[What you need to do] A complete and exact copy of the entries below is the expected result.

[Records for the task]
-*-
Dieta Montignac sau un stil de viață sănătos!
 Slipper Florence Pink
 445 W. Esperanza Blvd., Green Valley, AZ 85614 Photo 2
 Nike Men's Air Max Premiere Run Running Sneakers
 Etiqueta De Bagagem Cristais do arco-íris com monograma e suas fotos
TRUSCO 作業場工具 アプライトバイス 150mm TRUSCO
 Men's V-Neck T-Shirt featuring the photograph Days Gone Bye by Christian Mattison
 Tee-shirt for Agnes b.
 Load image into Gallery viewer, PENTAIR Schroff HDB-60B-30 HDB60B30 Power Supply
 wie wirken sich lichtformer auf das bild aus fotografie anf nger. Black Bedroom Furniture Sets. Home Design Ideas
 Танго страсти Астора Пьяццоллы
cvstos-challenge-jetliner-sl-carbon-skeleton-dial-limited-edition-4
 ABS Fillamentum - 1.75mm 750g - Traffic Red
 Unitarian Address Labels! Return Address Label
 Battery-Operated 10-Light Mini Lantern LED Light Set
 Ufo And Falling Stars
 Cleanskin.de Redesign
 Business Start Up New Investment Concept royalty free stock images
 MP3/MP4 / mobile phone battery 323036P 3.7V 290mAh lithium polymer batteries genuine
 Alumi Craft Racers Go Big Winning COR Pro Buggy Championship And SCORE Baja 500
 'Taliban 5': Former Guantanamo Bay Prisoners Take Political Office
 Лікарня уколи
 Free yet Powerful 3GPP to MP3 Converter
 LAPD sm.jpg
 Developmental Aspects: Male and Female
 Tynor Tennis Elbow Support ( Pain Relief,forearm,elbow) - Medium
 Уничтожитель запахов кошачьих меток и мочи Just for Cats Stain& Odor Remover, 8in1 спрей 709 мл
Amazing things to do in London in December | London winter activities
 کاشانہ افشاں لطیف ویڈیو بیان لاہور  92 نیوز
-*-
[Response for this exercise]
Dieta Montignac sau un stil de viață sănătos!
 Slipper Florence Pink
 445 W. Esperanza Blvd., Green Valley, AZ 85614 Photo 2
 Nike Men's Air Max Premiere Run Running Sneakers
 Etiqueta De Bagagem Cristais do arco-íris com monograma e suas fotos
TRUSCO 作業場工具 アプライトバイス 150mm TRUSCO
 Men's V-Neck T-Shirt featuring the photograph Days Gone Bye by Christian Mattison
 Tee-shirt for Agnes b.
 Load image into Gallery viewer, PENTAIR Schroff HDB-60B-30 HDB60B30 Power Supply
 wie wirken sich lichtformer auf das bild aus fotografie anf nger. Black Bedroom Furniture Sets. Home Design Ideas
 Танго страсти Астора Пьяццоллы
cvstos-challenge-jetliner-sl-carbon-skeleton-dial-limited-edition-4
 ABS Fillamentum - 1.75mm 750g - Traffic Red
 Unitarian Address Labels! Return Address Label
 Battery-Operated 10-Light Mini Lantern LED Light Set
 Ufo And Falling Stars
 Cleanskin.de Redesign
 Business Start Up New Investment Concept royalty free stock images
 MP3/MP4 / mobile phone battery 323036P 3.7V 290mAh lithium polymer batteries genuine
 Alumi Craft Racers Go Big Winning COR Pro Buggy Championship And SCORE Baja 500
 'Taliban 5': Former Guantanamo Bay Prisoners Take Political Office
 Лікарня уколи
 Free yet Powerful 3GPP to MP3 Converter
 LAPD sm.jpg
 Developmental Aspects: Male and Female
 Tynor Tennis Elbow Support ( Pain Relief,forearm,elbow) - Medium
 Уничтожитель запахов кошачьих меток и мочи Just for Cats Stain& Odor Remover, 8in1 спрей 709 мл
Amazing things to do in London in December | London winter activities
 کاشانہ افشاں لطیف ویڈیو بیان لاہور  92 نیوز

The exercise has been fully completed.